*** Data provided Section Begins ***
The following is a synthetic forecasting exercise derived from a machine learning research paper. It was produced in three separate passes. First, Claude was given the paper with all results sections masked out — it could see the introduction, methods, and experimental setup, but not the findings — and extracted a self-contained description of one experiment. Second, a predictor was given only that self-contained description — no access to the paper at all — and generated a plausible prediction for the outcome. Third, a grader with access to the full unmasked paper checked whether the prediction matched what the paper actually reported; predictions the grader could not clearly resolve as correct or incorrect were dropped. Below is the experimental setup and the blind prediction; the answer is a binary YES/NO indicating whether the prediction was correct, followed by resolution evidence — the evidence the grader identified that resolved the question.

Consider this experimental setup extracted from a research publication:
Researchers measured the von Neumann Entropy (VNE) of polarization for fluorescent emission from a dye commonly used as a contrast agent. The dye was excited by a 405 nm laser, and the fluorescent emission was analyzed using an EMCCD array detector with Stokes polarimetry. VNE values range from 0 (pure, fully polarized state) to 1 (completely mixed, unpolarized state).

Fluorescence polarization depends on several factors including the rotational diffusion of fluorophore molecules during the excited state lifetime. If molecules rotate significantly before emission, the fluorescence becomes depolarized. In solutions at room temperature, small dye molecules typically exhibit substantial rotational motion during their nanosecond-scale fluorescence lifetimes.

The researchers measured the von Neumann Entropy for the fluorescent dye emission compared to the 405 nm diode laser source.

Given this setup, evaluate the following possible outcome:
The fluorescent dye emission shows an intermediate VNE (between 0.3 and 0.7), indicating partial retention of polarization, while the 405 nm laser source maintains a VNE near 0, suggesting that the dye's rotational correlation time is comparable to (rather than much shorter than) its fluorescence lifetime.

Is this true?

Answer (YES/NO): NO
*** Data provided Section Ends ***
Task to carry out:
Which lines of the records hold the string "fluorescent"? Copy each one.

Result:
Researchers measured the von Neumann Entropy (VNE) of polarization for fluorescent emission from a dye commonly used as a contrast agent. The dye was excited by a 405 nm laser, and the fluorescent emission was analyzed using an EMCCD array detector with Stokes polarimetry. VNE values range from 0 (pure, fully polarized state) to 1 (completely mixed, unpolarized state).
The researchers measured the von Neumann Entropy for the fluorescent dye emission compared to the 405 nm diode laser source.
The fluorescent dye emission shows an intermediate VNE (between 0.3 and 0.7), indicating partial retention of polarization, while the 405 nm laser source maintains a VNE near 0, suggesting that the dye's rotational correlation time is comparable to (rather than much shorter than) its fluorescence lifetime.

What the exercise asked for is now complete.